• [PAGE EXCERPT]:
_____

The relationship between a spirit and its rider is the inverse of how humans deal with horses. Normally, we keep our mounts calm and form a rapport with them. We earn their trust so they’ll be willing to carry our weight. It’s different with spirits: you have to make them feel at ease so they’ll take you for a ride. You ply them with offerings of their favorite liquors and treats, maybe bribe them with a hand-rolled cigar or shiny bauble. You decorate your space with colors they like and wear the kinds of clothes they prefer, taking on their mannerisms for your own, hollowing out a space in your skull for them to make themselves at home. You say their name and sing their songs until you’re hoarse, following Aleister Crowley’s credo of “Invoke often! Inflame thyself with prayer!” You live and breathe as them until one day the spirit moves you and you are them. For a time. Until one of you throws the other off.

 

L.

Before “Gloria,” before Horses, before Mapplethorpe, before fame, before critical acclaim, before fucking Blue Oyster Cultists and playwrights and guitarists named after French Symbolist poets, before tours in Europe, before “Because the Night,” before THAT song that shall remain unnamed, before playing chicken with God, before Fred “Sonic” Smith, before retirement, before motherhood, before Law & Order: SVU guest appearances, before Just Kids, Patti Smith was a poet. She came to New York with dreams of making it as a decadent, renowned artist. Her heroes ran the spectrum of brows from high to low: Rimbaud, Bob Dylan, William Burroughs, Maria Callas, Brian Jones. The Beats, garage rock, and William Blake all vied for Patti’s affections but she wouldn’t commit to a single muse.
There were others who came to NYC with similar outlaw literary dreams: Tom Verlaine and Richard Hell. The three of them quickly realized that the glamourous spirit that once rode the Beats had moved on to popular music. People still fucked and feted writers but not nearly as much as they do rock stars, and besides— the musicians get better drugs and paydays. Had James Murphy written “Losing My Edge” in the early 1970’s he’d no doubt be warbling “I hear that you and your friends have sold your typewriters and bought guitars.” The spirit of rebellion didn’t want ink anymore; it hungered for electricity.
For Patti, the gateway to music was through poetry. It was through her St. Marks Poetry Project readings that she became initiated into the downtown art scene, where she first started working with her musical partner Lenny Kaye, and where she first blew that legendary raspberry at the Almighty: “Jesus died for somebody’s sins but not mine.”

_____

• [EXTRACTED DATA]:
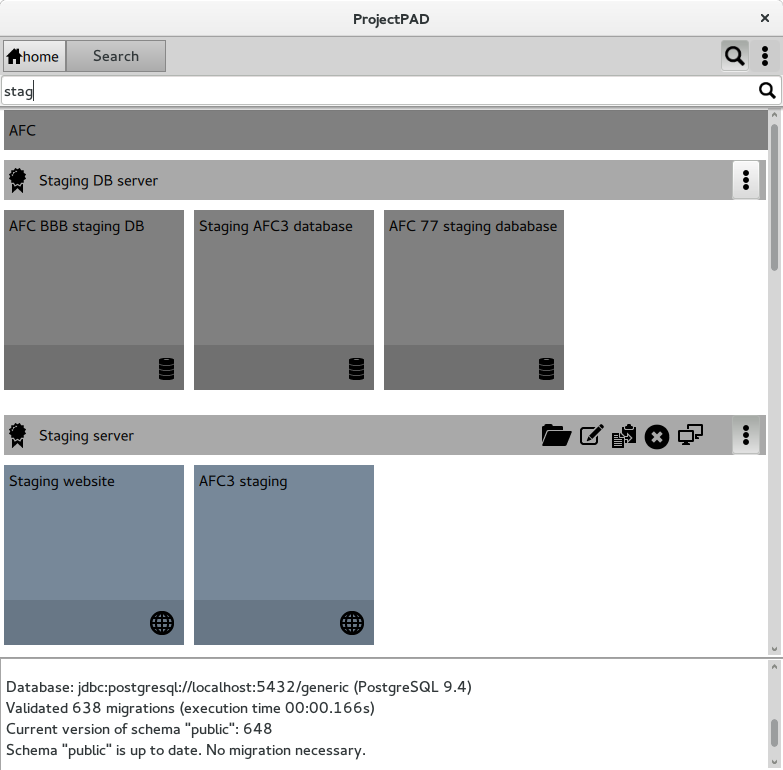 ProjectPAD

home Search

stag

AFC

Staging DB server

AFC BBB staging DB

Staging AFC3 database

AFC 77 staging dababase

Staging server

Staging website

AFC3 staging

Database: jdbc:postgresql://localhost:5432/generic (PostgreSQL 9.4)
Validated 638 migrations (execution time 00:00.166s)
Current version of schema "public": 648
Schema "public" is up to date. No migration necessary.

_____

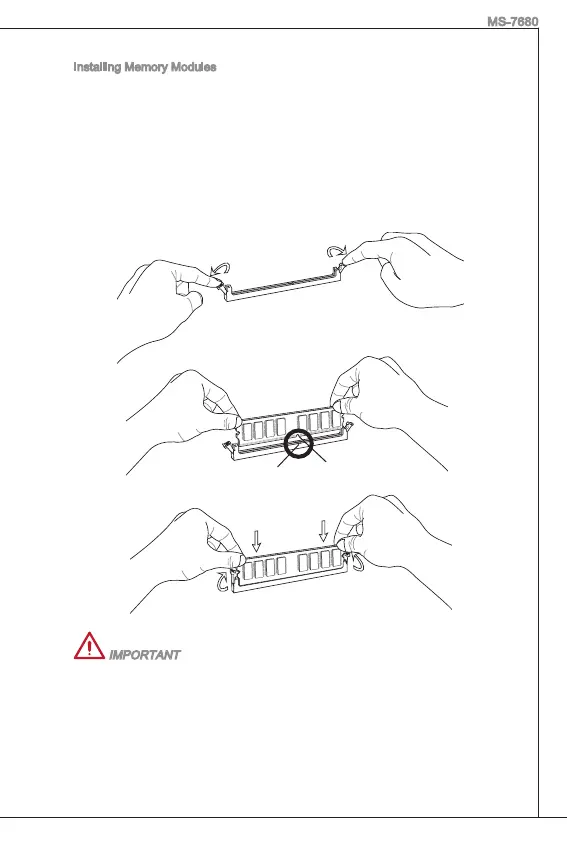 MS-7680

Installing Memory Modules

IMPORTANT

_____

• [PROBLEMS AND TASKS]:
• a. Answer these from the Patti Smith excerpt:
(i) What credo of Aleister Crowley does it quote?
(ii) Which two others came to New York with similar outlaw literary dreams?
(iii) Through which readings did Patti become initiated into the downtown art scene?
• b. Carry on the Patti Smith excerpt, picking up after its last sentence.
The rows are separate material, unrelated to the Patti Smith excerpt.

• [EXERCISE RESPONSES]:
• a.
(i) "Invoke often! Inflame thyself with prayer!"
(ii) Tom Verlaine and Richard Hell
(iii) Her St. Marks Poetry Project readings

• b.
“Oath,” the poem from which the opening line of Patti Smith’s “Gloria” is taken from, was originally a St. Marks solo piece. As recounted in Ray Padgett’s Cover Me: The Stories Behind the Greatest Cover Songs of All Time, Patti’s performances of “Oath” took on many different forms before it got merged into “Gloria.” The daughter of a Catholic mother and a father who “used to blasphemy and swear against God,” “Oath” is a hard dismount of her past, kicking off Jesus with a dismissive “I am giving you the good-bye/Firing you tonight.” With Lenny Kaye accompanying her on guitar at her readings, Patti heard her future career taking shape one power chord at a time.

 

O.

“Gloria” is not a cover in the conventional sense. It is a bricolage, a hybrid of the original Them song and Patti’s poetry. “Gloria” is not a cover, it is a hijacking. It changes the original so profoundly that it usurps it, renders it anemic in comparison. Through some kind of artistic time paradox the very existence of Patti Smith’s “Gloria’ has turned the original song into a cover of its own cover. The Them song feels naked without the (many) alterations Smith added to Van Morrison’s song: the “humping on the parking meter,” the stadium full of screaming fans, the tower bell chiming tick-tock tick-tock, “oh my god it’s midnight,” the piano notes that are perfectly timed to mimic knocking as she sings “she’s knocking on my door.” The one thing Van Morrison’s original version has going for it is Morrison’s feral vocals, all full of lusty swagger—the sound of a man who’s so horny it causes him searing pain.
Patti has done these kinds of rewrite covers before: her debut single was a heavily Pattified take on “Hey Joe,” and she would also throw in some choice ad libs when doing live performances of The Who’s “My Generation.” On “Land,” the song on Horses whose ecstatic visions of waves rolling in like Arabian stallions gives her first album its name, Patti breaks up her soliloquies about switchblades and sperm coffins to do a snippet of Wilson Pickett’s “Land of 1000 Dances.” Like so many great folk art traditions, Patti wasn’t afraid to file the serial numbers off of older work and repurpose it for her own ends.
Patti wasn’t the only rock singer/poet who took liberties with “Gloria.” Jim Morrison would do his own wildman poet take on the Them classic during Doors concerts, asking the object of his affections how old she was and what school she went to. Eventually the clumsy seduction between Jim and Gloria builds to the point that she sneaks him into her room while her parents are out and Morrison, in full blustering sex god mode, intones “Now why don’t you wrap your lips around my cock, baby” (the rest of the Doors chiming in with hoots and “suck it” ike the dorkiest wingmen imaginable transforms the line from sleazy to hysterical). Morrison narrates the positioning of Gloria’s lithe limbs around his body like he’s doing play-by-play commentary for a game of Twister. None of his additions to the “Gloria” canon seem essential or even necessary—all the luridness he makes explicit in his version is plainly evident in Van Morrison’s voracious, leering vocals.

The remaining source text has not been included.